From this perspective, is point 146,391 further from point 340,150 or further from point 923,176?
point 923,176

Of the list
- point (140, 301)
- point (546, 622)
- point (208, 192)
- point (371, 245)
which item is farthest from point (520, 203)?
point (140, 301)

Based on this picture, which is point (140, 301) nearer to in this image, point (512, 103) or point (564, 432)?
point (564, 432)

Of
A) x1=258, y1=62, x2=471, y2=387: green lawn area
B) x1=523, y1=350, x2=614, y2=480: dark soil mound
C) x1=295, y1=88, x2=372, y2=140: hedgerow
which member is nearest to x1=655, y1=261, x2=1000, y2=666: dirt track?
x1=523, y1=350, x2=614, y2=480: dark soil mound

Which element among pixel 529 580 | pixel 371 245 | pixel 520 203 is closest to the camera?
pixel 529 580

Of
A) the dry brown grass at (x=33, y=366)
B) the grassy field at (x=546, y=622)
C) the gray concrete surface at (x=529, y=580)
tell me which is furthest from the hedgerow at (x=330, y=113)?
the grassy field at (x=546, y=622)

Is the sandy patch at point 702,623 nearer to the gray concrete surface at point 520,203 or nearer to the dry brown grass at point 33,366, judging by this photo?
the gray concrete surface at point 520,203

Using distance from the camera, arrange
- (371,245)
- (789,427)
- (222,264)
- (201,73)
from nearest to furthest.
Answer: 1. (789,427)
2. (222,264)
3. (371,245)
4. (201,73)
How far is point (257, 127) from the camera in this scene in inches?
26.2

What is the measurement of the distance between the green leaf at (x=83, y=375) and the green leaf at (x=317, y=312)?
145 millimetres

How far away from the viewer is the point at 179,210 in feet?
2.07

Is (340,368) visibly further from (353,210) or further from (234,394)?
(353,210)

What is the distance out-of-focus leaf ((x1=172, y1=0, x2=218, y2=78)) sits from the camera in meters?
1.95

Exercise objective:
Reproduce as a numbered list the stretch of the records from the line containing "Is (340,368) visibly" through the end of the records, both ends included and blank lines omitted.

Solution:
1. Is (340,368) visibly further from (353,210) or further from (234,394)?
2. (353,210)
3. What is the distance out-of-focus leaf ((x1=172, y1=0, x2=218, y2=78)) sits from the camera in meters?
4. 1.95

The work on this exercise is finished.